About this task: Are you able to retype all the records below exactly?

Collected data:
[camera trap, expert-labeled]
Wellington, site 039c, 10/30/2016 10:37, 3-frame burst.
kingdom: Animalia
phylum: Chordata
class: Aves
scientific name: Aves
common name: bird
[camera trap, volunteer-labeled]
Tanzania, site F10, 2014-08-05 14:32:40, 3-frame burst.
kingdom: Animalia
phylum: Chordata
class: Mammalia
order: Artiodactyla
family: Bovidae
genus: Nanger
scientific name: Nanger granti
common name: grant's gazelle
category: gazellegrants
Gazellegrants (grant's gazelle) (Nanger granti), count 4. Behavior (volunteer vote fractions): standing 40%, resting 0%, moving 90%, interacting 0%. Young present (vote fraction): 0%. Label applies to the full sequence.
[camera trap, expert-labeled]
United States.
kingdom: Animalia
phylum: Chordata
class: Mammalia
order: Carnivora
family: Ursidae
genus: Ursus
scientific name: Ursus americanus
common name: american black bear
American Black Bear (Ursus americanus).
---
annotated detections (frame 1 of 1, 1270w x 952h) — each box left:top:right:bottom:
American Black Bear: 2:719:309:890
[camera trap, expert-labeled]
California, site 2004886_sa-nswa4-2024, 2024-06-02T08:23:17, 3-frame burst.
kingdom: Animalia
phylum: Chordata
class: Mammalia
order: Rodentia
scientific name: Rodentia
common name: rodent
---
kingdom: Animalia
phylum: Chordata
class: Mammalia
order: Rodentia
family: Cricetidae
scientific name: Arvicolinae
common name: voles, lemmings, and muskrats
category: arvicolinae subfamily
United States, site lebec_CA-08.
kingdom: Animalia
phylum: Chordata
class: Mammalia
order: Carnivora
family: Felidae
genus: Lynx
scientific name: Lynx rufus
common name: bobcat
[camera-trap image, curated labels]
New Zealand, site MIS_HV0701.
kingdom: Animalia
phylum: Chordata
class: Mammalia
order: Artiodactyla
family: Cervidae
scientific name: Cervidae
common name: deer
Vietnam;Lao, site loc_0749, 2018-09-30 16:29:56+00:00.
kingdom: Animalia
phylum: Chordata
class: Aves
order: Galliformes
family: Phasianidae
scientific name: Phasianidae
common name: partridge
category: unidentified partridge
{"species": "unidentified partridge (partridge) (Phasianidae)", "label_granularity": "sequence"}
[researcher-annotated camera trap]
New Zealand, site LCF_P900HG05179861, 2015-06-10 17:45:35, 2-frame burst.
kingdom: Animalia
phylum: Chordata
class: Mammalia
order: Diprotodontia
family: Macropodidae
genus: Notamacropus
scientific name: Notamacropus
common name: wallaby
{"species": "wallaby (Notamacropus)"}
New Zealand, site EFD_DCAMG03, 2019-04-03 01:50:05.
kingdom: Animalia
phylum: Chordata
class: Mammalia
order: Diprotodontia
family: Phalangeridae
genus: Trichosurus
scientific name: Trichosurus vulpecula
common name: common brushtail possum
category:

Reply:
[camera trap, expert-labeled]
Wellington, site 039c, 10/30/2016 10:37, 3-frame burst.
kingdom: Animalia
phylum: Chordata
class: Aves
scientific name: Aves
common name: bird
[camera trap, volunteer-labeled]
Tanzania, site F10, 2014-08-05 14:32:40, 3-frame burst.
kingdom: Animalia
phylum: Chordata
class: Mammalia
order: Artiodactyla
family: Bovidae
genus: Nanger
scientific name: Nanger granti
common name: grant's gazelle
category: gazellegrants
Gazellegrants (grant's gazelle) (Nanger granti), count 4. Behavior (volunteer vote fractions): standing 40%, resting 0%, moving 90%, interacting 0%. Young present (vote fraction): 0%. Label applies to the full sequence.
[camera trap, expert-labeled]
United States.
kingdom: Animalia
phylum: Chordata
class: Mammalia
order: Carnivora
family: Ursidae
genus: Ursus
scientific name: Ursus americanus
common name: american black bear
American Black Bear (Ursus americanus).
---
annotated detections (frame 1 of 1, 1270w x 952h) — each box left:top:right:bottom:
American Black Bear: 2:719:309:890
[camera trap, expert-labeled]
California, site 2004886_sa-nswa4-2024, 2024-06-02T08:23:17, 3-frame burst.
kingdom: Animalia
phylum: Chordata
class: Mammalia
order: Rodentia
scientific name: Rodentia
common name: rodent
---
kingdom: Animalia
phylum: Chordata
class: Mammalia
order: Rodentia
family: Cricetidae
scientific name: Arvicolinae
common name: voles, lemmings, and muskrats
category: arvicolinae subfamily
United States, site lebec_CA-08.
kingdom: Animalia
phylum: Chordata
class: Mammalia
order: Carnivora
family: Felidae
genus: Lynx
scientific name: Lynx rufus
common name: bobcat
[camera-trap image, curated labels]
New Zealand, site MIS_HV0701.
kingdom: Animalia
phylum: Chordata
class: Mammalia
order: Artiodactyla
family: Cervidae
scientific name: Cervidae
common name: deer
Vietnam;Lao, site loc_0749, 2018-09-30 16:29:56+00:00.
kingdom: Animalia
phylum: Chordata
class: Aves
order: Galliformes
family: Phasianidae
scientific name: Phasianidae
common name: partridge
category: unidentified partridge
{"species": "unidentified partridge (partridge) (Phasianidae)", "label_granularity": "sequence"}
[researcher-annotated camera trap]
New Zealand, site LCF_P900HG05179861, 2015-06-10 17:45:35, 2-frame burst.
kingdom: Animalia
phylum: Chordata
class: Mammalia
order: Diprotodontia
family: Macropodidae
genus: Notamacropus
scientific name: Notamacropus
common name: wallaby
{"species": "wallaby (Notamacropus)"}
New Zealand, site EFD_DCAMG03, 2019-04-03 01:50:05.
kingdom: Animalia
phylum: Chordata
class: Mammalia
order: Diprotodontia
family: Phalangeridae
genus: Trichosurus
scientific name: Trichosurus vulpecula
common name: common brushtail possum
category:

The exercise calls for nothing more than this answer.